As a prenatal nutritionist, one of the most common questions I get from my clients is, What foods should I have on hand? It’s also the hardest question to answer since everyone has different needs and preferences. Below are 10 food staples that every prenatal diet should have in their pantry!
Carbohydrates – One slice of bread or 1/4 cup of rice is enough for the day. Protein – 2oz of chicken, fish, or beef is enough for the day. Iron – Red meat and leafy green vegetables are a good source. Folic Acid – Folic acid comes from leafy greens and dark green vegetables like broccoli, spinach, kale and asparagus. Vitamin C – Citrus fruits like oranges and lemons are a good source for vitamin C.
Over The Counter Vitamins
It is important to take prenatal vitamins during pregnancy to ensure that the baby gets all the necessary nutrients. There are many options on the market, including those with and without iron. Look for one that contains at least 400-800 milligrams of calcium and 800 international units (IU) of vitamin D, as well as other key nutrients such as folate, niacinamide, and riboflavin. It’s also a good idea to find a brand that has not been tested on animals.
Making sure you’re getting the nutrients you need is an important part of prenatal care. Multivitamin tablets are a convenient way to ensure you’re getting the right amount of vitamins and minerals, no matter what your diet looks like. Remember: just because you’re pregnant doesn’t mean it’s okay to eat whatever you want. A prenatal vitamin can help fill in the gaps so that your body has everything it needs.
Along with a diet high in omega-3s, taking supplements can help pregnant women increase their intake of these healthy fats. Omega-3 supplements should be taken as directed by your healthcare provider, because too much omega-3 can cause problems for you and your baby. There are many different types of omega-3 supplements that you can take – some come from fish oil and others come from plant oils like flaxseed oil.
Protein is important for pregnant women, as it can help with muscle growth and provide the necessary protein needed for a baby’s development. Women who are breastfeeding will also need more protein, because lactating requires greater energy from the body than usual. Protein powders are a great source of protein and can be added to food or consumed alone.

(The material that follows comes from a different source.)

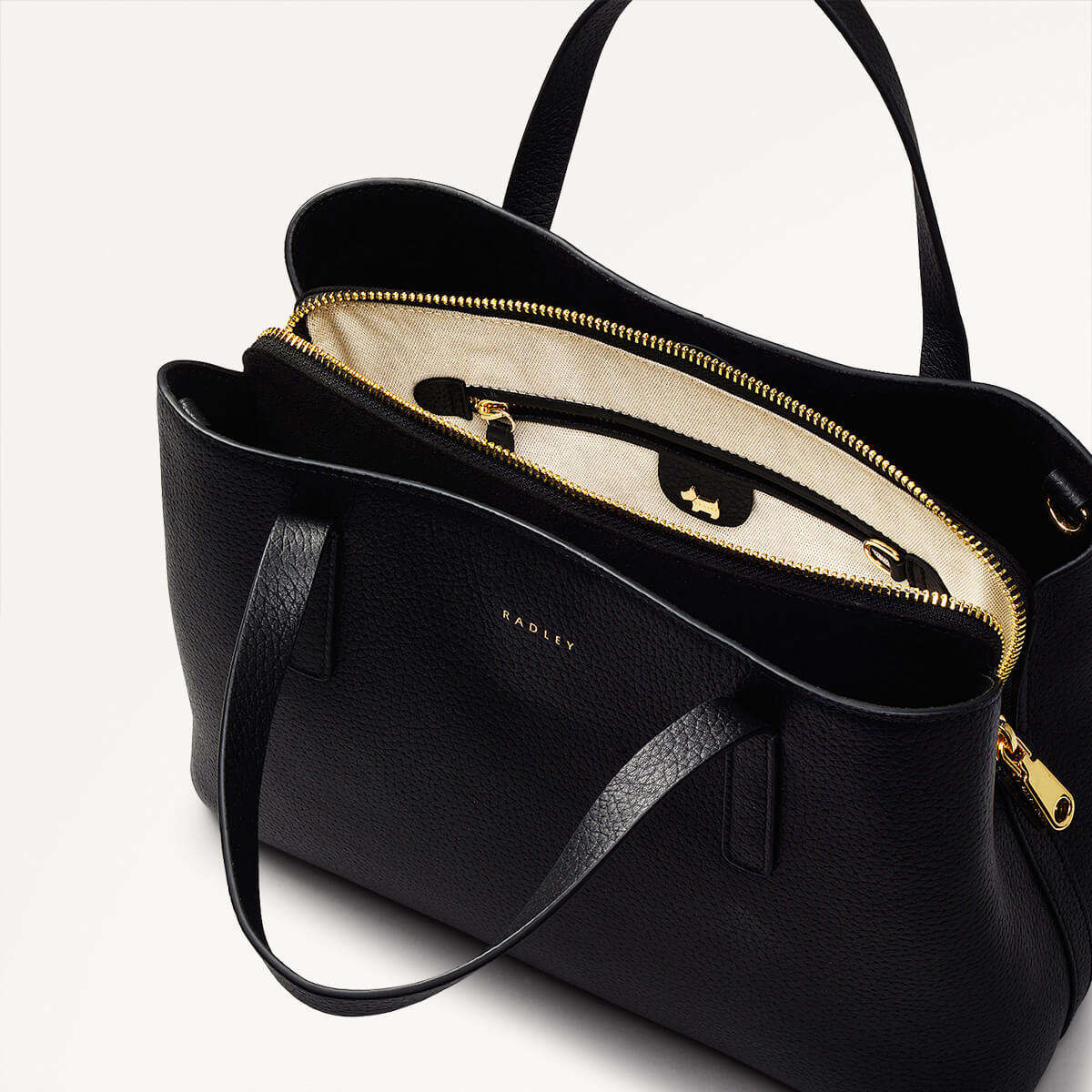 Dukes Place Leather Medium Opentop Grab Bag in Black - H2079001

Coffee is a popular drink for many people, but it’s not something pregnant women should be drinking. If you’re missing your morning cup of Joe, try these coffee substitutes instead. Try green tea (which can also help reduce some of the nausea associated with pregnancy), or herbal tea like chamomile or peppermint. You could also brew up some decaffeinated green or black tea and add half and half or coconut milk. But if you really want to keep things simple, water is always an option!
Soymilk is a common alternative to dairy milk. It contains about 60 calories and 7 grams of protein per cup. Other alternatives include almond milk, rice milk, hemp milk, coconut milk, and cashew milk. These options contain less protein than soy but more calcium and vitamin D. If you are lactose intolerant or vegan, then these substitutes may be the way to go!